Passage for review:
Relief supplies being delivered to flooding victims in Honduras. Light is being shone into the darkness.
Keeping the Light Shining
by Bishop Chris Giesler
Preaching text: John 1:1-14
While the Gospels of Matthew and Luke give us different versions of what happened on the day Jesus was born, Mark’s Gospel has no birth narrative. The Gospel of John contains no birth narrative, but John gives us the “why” of Jesus’ arrival in human form. Simply put, Jesus is to be a light shining in the darkness. To bring meaning into meaninglessness. To provide belonging where there has been division.
I ask the question “why” about many things in life. Maybe that is the 3-year-old child, still alive and well deep in my soul. Why didn’t Noah swat those two mosquitoes or leave the skunks at the door? Why?
Why, when I’m hungry and open the refrigerator door and don’t find anything I want to eat, I’ll return to the refrigerator five minutes later with hopes that something new has materialized?
Why is it called rush hour when cars usually move a lot slower in the middle of it? Why?
But the why of Christmas is that in the gift of Jesus the Christ, the light of God’s love is set free in human form, and to this day, that light has never been extinguished. Jesus’ life was most importantly about inclusion. Many people in those days were made to feel unworthy or unfit to be part of God’s kingdom because they were condemned and considered unclean. Lepers, tax collectors, Samaritans, and prostitutes were just some of the folks who had no standing when judged by the religious elite. But these of the folks that Jesus gravitated to.

What is needed:
From the sermon, list every group of people named as having no standing when judged by the religious elite. Rely only on the sermon for your answers.

Saved entries:
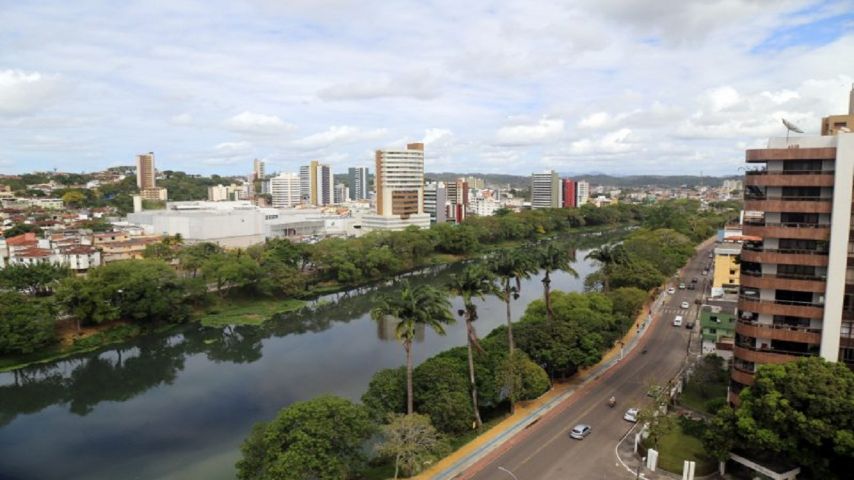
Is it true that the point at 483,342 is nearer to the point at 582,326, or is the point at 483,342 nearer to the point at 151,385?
the point at 582,326

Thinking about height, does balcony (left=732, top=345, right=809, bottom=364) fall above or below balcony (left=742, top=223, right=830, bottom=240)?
below

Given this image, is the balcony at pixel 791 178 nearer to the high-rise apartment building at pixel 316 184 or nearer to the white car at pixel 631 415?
the white car at pixel 631 415

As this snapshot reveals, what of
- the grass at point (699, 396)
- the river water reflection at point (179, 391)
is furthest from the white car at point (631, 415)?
the river water reflection at point (179, 391)

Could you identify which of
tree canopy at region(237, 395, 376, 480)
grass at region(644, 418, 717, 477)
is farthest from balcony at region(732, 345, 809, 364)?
tree canopy at region(237, 395, 376, 480)

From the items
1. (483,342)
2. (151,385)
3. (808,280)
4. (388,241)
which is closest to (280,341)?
(151,385)

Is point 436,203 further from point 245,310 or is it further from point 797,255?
point 797,255

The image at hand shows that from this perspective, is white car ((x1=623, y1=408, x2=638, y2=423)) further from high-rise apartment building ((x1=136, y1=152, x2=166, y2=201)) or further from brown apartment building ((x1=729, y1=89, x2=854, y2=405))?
high-rise apartment building ((x1=136, y1=152, x2=166, y2=201))

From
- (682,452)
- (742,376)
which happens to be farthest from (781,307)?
(682,452)
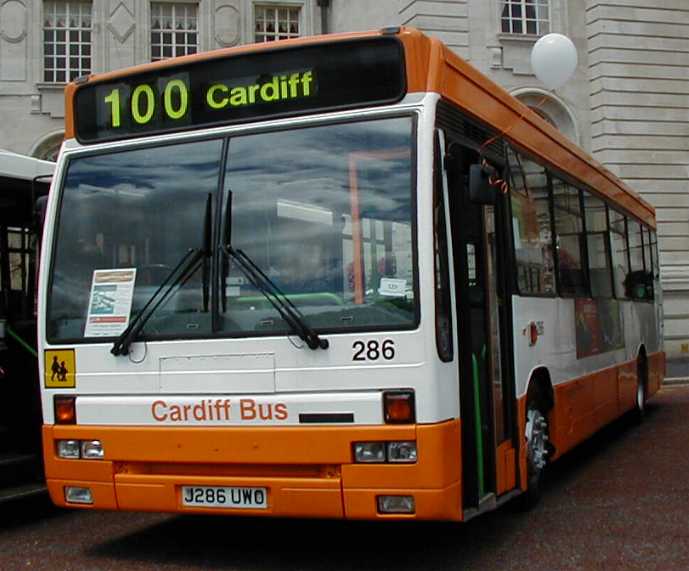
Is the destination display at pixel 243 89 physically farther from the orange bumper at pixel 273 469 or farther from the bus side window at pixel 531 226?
the orange bumper at pixel 273 469

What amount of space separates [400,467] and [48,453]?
221 cm

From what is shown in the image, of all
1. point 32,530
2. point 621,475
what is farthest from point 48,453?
point 621,475

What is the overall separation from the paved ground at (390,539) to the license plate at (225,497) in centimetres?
55

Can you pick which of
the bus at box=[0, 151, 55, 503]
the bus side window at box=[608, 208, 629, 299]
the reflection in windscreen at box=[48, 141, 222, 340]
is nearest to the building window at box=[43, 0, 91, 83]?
the bus side window at box=[608, 208, 629, 299]

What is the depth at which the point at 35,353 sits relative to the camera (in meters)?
7.47

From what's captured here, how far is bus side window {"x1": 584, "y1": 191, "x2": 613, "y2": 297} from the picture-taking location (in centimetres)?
914

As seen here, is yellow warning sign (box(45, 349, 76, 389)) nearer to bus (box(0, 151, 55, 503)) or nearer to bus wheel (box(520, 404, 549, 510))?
bus (box(0, 151, 55, 503))

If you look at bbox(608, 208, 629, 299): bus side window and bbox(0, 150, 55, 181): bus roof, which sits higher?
bbox(0, 150, 55, 181): bus roof

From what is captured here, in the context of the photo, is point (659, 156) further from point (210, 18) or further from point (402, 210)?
point (402, 210)

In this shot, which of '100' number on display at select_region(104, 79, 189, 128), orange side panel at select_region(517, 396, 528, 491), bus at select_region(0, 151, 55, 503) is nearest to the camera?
'100' number on display at select_region(104, 79, 189, 128)

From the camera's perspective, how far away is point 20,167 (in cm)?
759

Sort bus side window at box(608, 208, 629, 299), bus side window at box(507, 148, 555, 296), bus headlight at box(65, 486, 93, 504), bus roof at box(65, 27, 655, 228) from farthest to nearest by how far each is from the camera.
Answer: bus side window at box(608, 208, 629, 299) < bus side window at box(507, 148, 555, 296) < bus headlight at box(65, 486, 93, 504) < bus roof at box(65, 27, 655, 228)

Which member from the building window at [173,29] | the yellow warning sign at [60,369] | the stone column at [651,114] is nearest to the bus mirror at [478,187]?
the yellow warning sign at [60,369]

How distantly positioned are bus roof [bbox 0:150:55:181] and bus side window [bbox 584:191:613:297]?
480cm
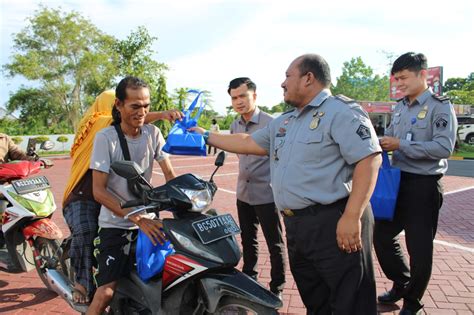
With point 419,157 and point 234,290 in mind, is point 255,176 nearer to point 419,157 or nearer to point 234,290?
point 419,157

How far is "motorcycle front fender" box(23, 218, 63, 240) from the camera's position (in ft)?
11.8

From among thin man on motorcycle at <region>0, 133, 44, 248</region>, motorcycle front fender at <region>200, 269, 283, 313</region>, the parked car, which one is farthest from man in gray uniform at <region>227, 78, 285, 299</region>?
the parked car

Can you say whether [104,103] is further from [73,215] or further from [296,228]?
[296,228]

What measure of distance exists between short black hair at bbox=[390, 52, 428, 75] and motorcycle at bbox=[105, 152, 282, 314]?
5.58 feet

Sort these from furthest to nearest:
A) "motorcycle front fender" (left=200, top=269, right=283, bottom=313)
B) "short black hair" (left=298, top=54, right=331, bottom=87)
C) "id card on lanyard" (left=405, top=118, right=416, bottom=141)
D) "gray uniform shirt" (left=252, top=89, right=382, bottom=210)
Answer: "id card on lanyard" (left=405, top=118, right=416, bottom=141)
"short black hair" (left=298, top=54, right=331, bottom=87)
"gray uniform shirt" (left=252, top=89, right=382, bottom=210)
"motorcycle front fender" (left=200, top=269, right=283, bottom=313)

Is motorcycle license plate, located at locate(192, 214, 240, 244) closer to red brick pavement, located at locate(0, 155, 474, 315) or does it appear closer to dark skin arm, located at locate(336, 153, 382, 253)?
dark skin arm, located at locate(336, 153, 382, 253)

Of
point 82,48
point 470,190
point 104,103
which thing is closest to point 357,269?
point 104,103

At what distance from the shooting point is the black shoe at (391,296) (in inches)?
132

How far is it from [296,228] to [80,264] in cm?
163

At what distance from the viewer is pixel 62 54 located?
31.6 metres

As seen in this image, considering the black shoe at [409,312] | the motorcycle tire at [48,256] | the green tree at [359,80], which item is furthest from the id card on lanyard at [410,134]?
the green tree at [359,80]

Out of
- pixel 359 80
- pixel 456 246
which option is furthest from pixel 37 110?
pixel 359 80

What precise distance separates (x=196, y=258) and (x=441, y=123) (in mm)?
1966

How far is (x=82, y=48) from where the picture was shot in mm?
32188
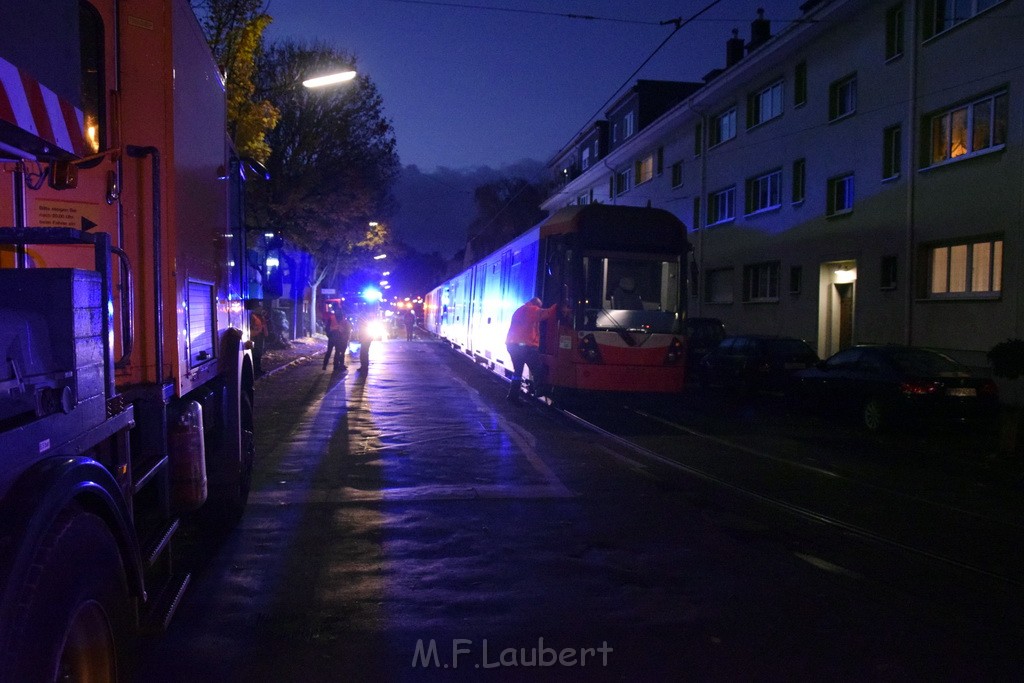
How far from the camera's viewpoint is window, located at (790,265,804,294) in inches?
926

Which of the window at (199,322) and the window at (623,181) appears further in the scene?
the window at (623,181)

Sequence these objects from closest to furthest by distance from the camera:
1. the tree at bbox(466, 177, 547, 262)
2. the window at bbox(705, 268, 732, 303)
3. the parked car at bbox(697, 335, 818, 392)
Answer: the parked car at bbox(697, 335, 818, 392) < the window at bbox(705, 268, 732, 303) < the tree at bbox(466, 177, 547, 262)

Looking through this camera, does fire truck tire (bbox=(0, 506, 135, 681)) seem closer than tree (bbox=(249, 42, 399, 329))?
Yes

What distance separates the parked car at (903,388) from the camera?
11.5 meters

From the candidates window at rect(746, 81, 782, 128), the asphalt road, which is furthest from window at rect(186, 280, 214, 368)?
window at rect(746, 81, 782, 128)

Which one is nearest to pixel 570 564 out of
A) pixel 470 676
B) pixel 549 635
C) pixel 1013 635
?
pixel 549 635

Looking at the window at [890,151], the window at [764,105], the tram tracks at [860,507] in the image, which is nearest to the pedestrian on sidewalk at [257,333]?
the tram tracks at [860,507]

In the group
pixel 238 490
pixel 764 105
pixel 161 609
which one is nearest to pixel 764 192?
pixel 764 105

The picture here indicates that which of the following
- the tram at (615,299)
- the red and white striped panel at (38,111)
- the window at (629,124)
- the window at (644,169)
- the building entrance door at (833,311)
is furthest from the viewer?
the window at (629,124)

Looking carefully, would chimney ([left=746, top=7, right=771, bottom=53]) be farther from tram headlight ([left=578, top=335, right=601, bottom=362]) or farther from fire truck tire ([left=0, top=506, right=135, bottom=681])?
fire truck tire ([left=0, top=506, right=135, bottom=681])

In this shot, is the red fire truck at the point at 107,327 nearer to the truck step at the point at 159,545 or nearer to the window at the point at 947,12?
the truck step at the point at 159,545

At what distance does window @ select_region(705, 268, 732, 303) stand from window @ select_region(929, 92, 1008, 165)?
10.6 m

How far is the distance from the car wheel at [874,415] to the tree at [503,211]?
1928 inches

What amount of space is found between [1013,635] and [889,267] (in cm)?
1683
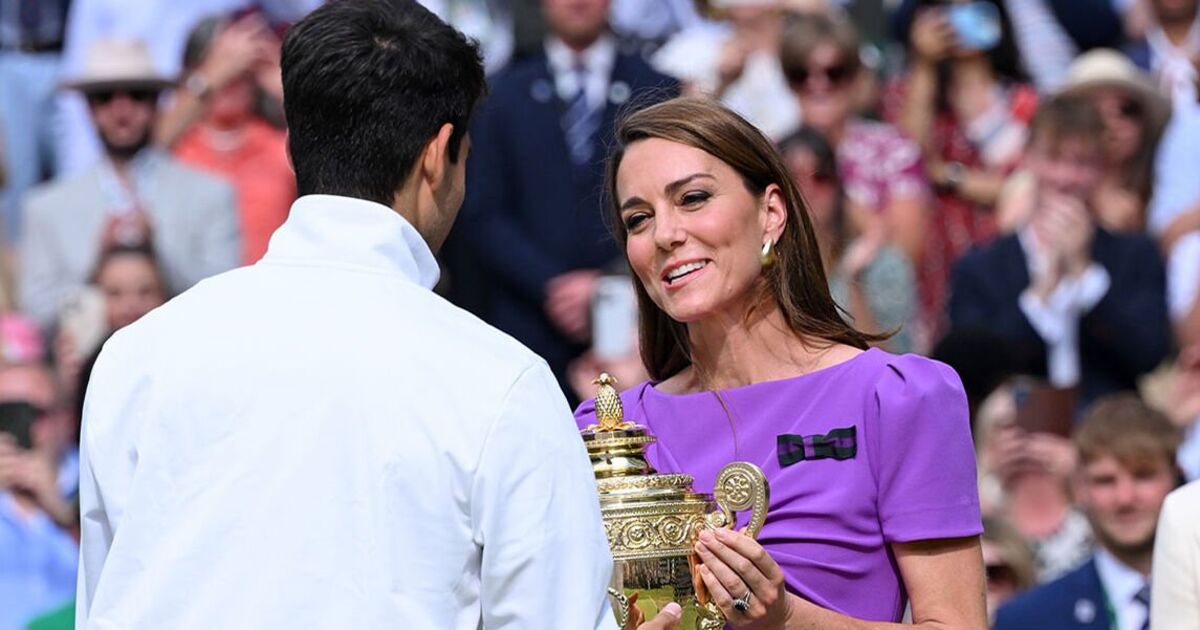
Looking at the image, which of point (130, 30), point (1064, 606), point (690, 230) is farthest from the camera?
point (130, 30)

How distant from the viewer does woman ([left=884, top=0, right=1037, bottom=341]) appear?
26.6 ft

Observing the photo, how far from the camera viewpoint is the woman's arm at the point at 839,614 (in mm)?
3113

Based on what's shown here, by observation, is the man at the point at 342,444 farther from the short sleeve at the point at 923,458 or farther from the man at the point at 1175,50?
the man at the point at 1175,50

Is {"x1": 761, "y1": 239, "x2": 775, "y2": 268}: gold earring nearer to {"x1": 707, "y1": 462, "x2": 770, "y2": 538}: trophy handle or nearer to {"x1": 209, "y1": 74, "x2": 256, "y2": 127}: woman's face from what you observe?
{"x1": 707, "y1": 462, "x2": 770, "y2": 538}: trophy handle

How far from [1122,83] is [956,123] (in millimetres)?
686

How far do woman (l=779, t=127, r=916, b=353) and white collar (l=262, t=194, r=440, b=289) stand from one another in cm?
459

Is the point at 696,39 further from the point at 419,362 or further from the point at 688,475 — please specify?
the point at 419,362

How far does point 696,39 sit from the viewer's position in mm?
8227

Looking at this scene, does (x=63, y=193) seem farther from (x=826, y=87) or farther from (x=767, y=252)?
(x=767, y=252)

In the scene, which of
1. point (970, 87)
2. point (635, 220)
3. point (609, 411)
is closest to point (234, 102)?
point (970, 87)

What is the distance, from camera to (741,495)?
129 inches

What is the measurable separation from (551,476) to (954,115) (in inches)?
233

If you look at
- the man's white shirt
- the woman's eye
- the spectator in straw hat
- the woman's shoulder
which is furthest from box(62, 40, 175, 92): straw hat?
the man's white shirt

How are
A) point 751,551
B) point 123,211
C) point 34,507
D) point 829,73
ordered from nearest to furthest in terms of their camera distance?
→ point 751,551, point 34,507, point 829,73, point 123,211
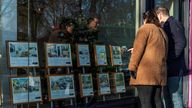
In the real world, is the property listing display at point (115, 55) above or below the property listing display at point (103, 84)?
above

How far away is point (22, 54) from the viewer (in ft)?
21.4

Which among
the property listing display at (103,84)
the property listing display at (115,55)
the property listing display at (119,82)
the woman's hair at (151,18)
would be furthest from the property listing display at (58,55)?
the woman's hair at (151,18)

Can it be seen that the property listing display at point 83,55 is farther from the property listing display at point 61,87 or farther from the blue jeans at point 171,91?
the blue jeans at point 171,91

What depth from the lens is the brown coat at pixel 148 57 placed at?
6.16m

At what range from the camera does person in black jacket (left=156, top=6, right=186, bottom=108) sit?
262 inches

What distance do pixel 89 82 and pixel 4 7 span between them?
1865 mm

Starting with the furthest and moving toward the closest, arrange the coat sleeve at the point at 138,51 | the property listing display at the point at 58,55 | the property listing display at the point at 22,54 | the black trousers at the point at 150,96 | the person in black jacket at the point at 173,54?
the property listing display at the point at 58,55
the person in black jacket at the point at 173,54
the property listing display at the point at 22,54
the black trousers at the point at 150,96
the coat sleeve at the point at 138,51

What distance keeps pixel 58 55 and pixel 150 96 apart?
149 centimetres

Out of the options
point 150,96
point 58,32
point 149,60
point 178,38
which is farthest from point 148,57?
point 58,32

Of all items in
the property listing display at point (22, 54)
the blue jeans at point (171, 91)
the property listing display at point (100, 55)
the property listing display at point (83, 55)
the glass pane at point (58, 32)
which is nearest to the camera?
the property listing display at point (22, 54)

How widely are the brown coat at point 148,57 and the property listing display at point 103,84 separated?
58.7 inches

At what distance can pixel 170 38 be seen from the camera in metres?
6.73

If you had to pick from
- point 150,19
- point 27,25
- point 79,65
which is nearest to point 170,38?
point 150,19

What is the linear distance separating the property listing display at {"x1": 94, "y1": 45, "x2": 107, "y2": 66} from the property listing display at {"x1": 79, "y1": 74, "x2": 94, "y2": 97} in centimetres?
29
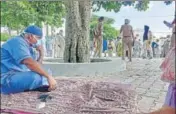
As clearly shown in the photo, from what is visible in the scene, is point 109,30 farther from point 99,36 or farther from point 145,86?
point 145,86

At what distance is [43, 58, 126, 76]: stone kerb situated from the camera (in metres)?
1.83

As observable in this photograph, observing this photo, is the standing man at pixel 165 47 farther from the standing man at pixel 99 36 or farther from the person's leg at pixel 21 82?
the person's leg at pixel 21 82

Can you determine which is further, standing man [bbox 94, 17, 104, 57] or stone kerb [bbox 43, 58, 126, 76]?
stone kerb [bbox 43, 58, 126, 76]

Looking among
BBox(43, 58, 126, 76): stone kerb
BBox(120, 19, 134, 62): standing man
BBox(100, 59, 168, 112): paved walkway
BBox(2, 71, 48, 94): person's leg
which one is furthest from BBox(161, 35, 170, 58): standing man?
BBox(2, 71, 48, 94): person's leg

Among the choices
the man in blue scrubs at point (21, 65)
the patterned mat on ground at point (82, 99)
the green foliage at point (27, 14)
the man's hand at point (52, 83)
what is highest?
the green foliage at point (27, 14)

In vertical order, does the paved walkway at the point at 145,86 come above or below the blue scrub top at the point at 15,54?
below

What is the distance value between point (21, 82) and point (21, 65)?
84mm

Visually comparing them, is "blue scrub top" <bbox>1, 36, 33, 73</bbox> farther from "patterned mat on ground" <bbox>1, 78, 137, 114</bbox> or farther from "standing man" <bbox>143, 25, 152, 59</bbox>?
"standing man" <bbox>143, 25, 152, 59</bbox>

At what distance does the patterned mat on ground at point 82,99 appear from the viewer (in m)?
1.59

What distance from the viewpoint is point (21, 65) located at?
1.47m

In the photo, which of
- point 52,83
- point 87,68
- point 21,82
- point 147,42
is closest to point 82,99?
point 52,83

Answer for this exercise:
Lepers, tax collectors, Samaritans, and prostitutes.